TAREFAS A REALIZAR
(a) Diga se cada afirmação concorda com o trecho sobre a terapia antiplaquetária dupla (DAPT), citando as palavras do trecho que decidem: (i) no GLOBAL LEADERS, o antiagregante mantido após o término da DAPT foi o clopidogrel; (ii) a metanálise com quase 80 mil pacientes não encontrou diferença na mortalidade; (iii) quando a DAPT é suspensa para um procedimento cirúrgico, mantém-se o inibidor de P2Y12 e suspende-se o AAS.
(b) De acordo com o trecho sobre a DAPT, que tratamento teve o melhor benefício líquido na metanálise?
(c) Dê continuidade ao trecho sobre a terapia antiplaquetária dupla a partir do ponto em que ele termina.

TRECHO CITADO
##############################

DAPT por tempo ainda mais curto, por apenas um mês, também foi testada, com evidências favoráveis em estudos com pacientes com angioplastia farmacológica eletiva e em contexto agudo. Os principais estudos foram o LEADERS FREE, ONYX ONE, STOPDAPT-2 e GLOBAL LEADERS. O inibidor de P2Y12 variou entre os estudos e o antiagregante mantido após o término da DAPT foi ticagrelor no GLOBAL LEADERS, clopidogrel no STOP-DAPT-2 e da escolha do médico nos outros dois, sendo que mais da metade utilizou AAS. Esses estudos, no geral, mostraram não inferioridade da terapia por tempo reduzido e não encontraram diferença estatística na ocorrência de eventos isquêmicos entre os grupos.

Uma metanálise com quase 80 mil pacientes comparou grupos com diferentes durações de DAPT (maior que 12 meses, por 6 meses e menor que 6 meses) com o grupo que utilizou por 12 meses (tratamento padrão) e não encontrou diferença na mortalidade. O melhor benefício líquido foi com monoterapia com inibidor de P2Y12, que mostrou redução de sangramentos sem aumento significativo de eventos isquêmicos.

Baseado nisso, parece ser seguro abreviar a DAPT para 3 meses, ou mesmo 1 mês, quando há proposta de cirurgia não cardíaca tempo-sensível e alto risco hemorrágico. Quando a intervenção foi realizada no contexto agudo, o ideal é aguardar 1 ano em caso de cirurgias eletivas e este intervalo pode ser reduzido para 6 meses e, em casos excepcionais, para 1 mês.

Alguns outros pontos importantes da diretriz:

  • Em caso de suspensão de DAPT para procedimento cirúrgico, opta-se pela suspensão do P2Y12 e manutenção do AAS.

##############################

(Dados de raciocínio sobre geometria de cenas)
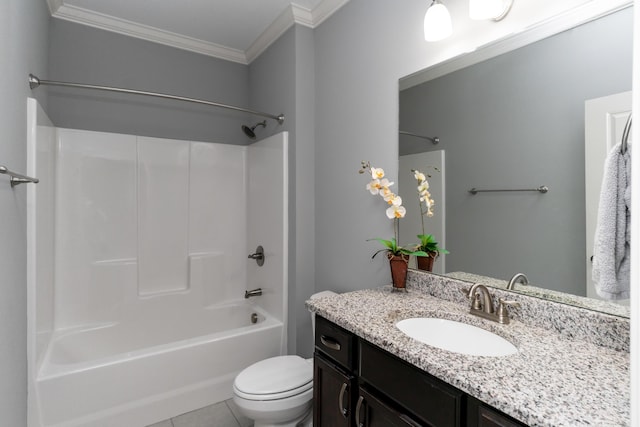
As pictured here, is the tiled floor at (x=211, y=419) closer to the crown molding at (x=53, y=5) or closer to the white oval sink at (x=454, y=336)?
the white oval sink at (x=454, y=336)

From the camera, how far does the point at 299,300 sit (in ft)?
7.42

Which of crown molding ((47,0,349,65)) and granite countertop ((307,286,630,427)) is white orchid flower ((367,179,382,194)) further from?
crown molding ((47,0,349,65))

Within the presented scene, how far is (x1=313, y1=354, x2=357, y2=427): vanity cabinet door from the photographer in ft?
3.91

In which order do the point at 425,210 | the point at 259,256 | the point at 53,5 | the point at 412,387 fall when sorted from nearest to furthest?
the point at 412,387 < the point at 425,210 < the point at 53,5 < the point at 259,256

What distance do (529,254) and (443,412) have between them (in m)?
0.66

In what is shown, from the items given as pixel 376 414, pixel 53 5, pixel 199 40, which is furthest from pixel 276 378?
pixel 53 5

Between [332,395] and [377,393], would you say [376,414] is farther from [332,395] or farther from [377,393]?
[332,395]

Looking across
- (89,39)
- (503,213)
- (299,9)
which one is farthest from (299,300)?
(89,39)

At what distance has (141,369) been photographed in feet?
6.02

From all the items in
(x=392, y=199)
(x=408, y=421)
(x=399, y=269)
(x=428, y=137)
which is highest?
(x=428, y=137)

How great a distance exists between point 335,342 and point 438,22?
136 centimetres

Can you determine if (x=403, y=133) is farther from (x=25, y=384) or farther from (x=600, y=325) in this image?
(x=25, y=384)

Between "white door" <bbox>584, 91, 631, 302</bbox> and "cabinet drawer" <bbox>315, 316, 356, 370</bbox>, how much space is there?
792 millimetres

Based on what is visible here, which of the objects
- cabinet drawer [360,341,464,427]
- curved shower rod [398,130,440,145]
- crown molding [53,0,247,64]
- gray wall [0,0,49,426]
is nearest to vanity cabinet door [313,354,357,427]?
cabinet drawer [360,341,464,427]
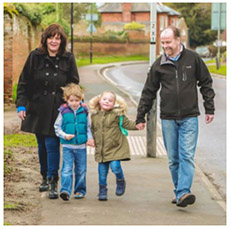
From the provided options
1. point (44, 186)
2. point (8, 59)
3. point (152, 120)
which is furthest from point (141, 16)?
point (44, 186)

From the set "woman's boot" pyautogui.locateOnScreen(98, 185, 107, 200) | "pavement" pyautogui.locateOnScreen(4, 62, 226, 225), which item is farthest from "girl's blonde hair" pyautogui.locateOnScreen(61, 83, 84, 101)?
"pavement" pyautogui.locateOnScreen(4, 62, 226, 225)

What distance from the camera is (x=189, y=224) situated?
19.6 ft

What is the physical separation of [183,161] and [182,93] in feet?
2.53

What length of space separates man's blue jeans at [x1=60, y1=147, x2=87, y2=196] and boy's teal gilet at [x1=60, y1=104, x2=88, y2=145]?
16 cm

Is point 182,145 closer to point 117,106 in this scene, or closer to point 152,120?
point 117,106

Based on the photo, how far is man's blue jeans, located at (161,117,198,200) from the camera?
6.73 metres

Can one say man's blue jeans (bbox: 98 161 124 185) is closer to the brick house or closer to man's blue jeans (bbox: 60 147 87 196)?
man's blue jeans (bbox: 60 147 87 196)

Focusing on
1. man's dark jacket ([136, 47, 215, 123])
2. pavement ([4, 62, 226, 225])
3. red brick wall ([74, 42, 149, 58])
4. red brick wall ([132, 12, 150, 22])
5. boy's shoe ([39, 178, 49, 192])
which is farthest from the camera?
red brick wall ([132, 12, 150, 22])

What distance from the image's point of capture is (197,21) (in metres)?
92.5

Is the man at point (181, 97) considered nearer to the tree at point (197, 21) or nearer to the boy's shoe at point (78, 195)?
the boy's shoe at point (78, 195)

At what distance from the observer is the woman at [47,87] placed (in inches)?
279

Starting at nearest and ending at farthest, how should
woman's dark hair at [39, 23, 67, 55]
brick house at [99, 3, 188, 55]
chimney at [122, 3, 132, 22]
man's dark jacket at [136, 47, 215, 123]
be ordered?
man's dark jacket at [136, 47, 215, 123], woman's dark hair at [39, 23, 67, 55], brick house at [99, 3, 188, 55], chimney at [122, 3, 132, 22]

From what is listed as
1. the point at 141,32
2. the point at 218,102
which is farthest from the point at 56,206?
the point at 141,32

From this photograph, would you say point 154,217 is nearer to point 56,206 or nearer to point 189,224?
point 189,224
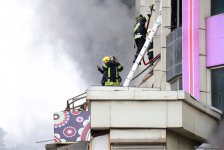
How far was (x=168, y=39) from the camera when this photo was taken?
153 ft

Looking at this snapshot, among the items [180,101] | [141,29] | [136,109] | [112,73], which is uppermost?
[141,29]

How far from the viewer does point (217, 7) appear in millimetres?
43219

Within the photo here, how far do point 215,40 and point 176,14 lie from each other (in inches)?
165

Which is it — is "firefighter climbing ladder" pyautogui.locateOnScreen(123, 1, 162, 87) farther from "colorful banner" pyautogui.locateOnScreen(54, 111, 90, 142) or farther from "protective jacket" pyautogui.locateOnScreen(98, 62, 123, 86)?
"colorful banner" pyautogui.locateOnScreen(54, 111, 90, 142)

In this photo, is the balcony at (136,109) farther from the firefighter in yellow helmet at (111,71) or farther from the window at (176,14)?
the firefighter in yellow helmet at (111,71)

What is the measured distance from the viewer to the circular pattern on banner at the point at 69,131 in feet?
121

##############################

RESPOSTAS POR ITEM
(a)
(i) Não: "ticagrelor no GLOBAL LEADERS".
(ii) Sim: "Uma metanálise com quase 80 mil pacientes comparou grupos com diferentes durações de DAPT (maior que 12 meses, por 6 meses e menor que 6 meses) com o grupo que utilizou por 12 meses (tratamento padrão) e não encontrou diferença na mortalidade."
(iii) Não: "opta-se pela suspensão do P2Y12 e manutenção do AAS".

(b) A monoterapia com inibidor de P2Y12.

(c)
  • A única exceção para retirada dos dois antiagregantes são os procedimentos de altíssimo risco hemorrágico, como os neurocirúrgicos.
  • O tempo para suspensão do inibidor de P2Y12 é de 5 dias para o ticagrelor e o clopidogrel e de 7 dias para o prasugrel e o ideal é que não fiquem suspensos por mais de 10 dias, devendo ser reintroduzidos o mais precocemente possível.
  • A terapia de ponte raramente é utilizada e a antiagregação parenteral com inibidores de GPIIbIIIa é indicada apenas em casos de altíssimo risco trombótico, como quando a DAPT é interrompida com menos de 1 mês da ICP, em contexto agudo ou após ICP complicada. As heparinas não substituem de forma efetiva a atividade do antiagregante plaquetário e aumentam o risco de sangramento.
  • As indicações de revascularização miocárdica independem do contexto de cirurgia e não há benefício em revascularização profilática como forma de reduzir eventos isquêmicos. A indicação da revascularização deve ser guiada pelas recomendações das diretrizes de síndrome coronariana aguda e crônica.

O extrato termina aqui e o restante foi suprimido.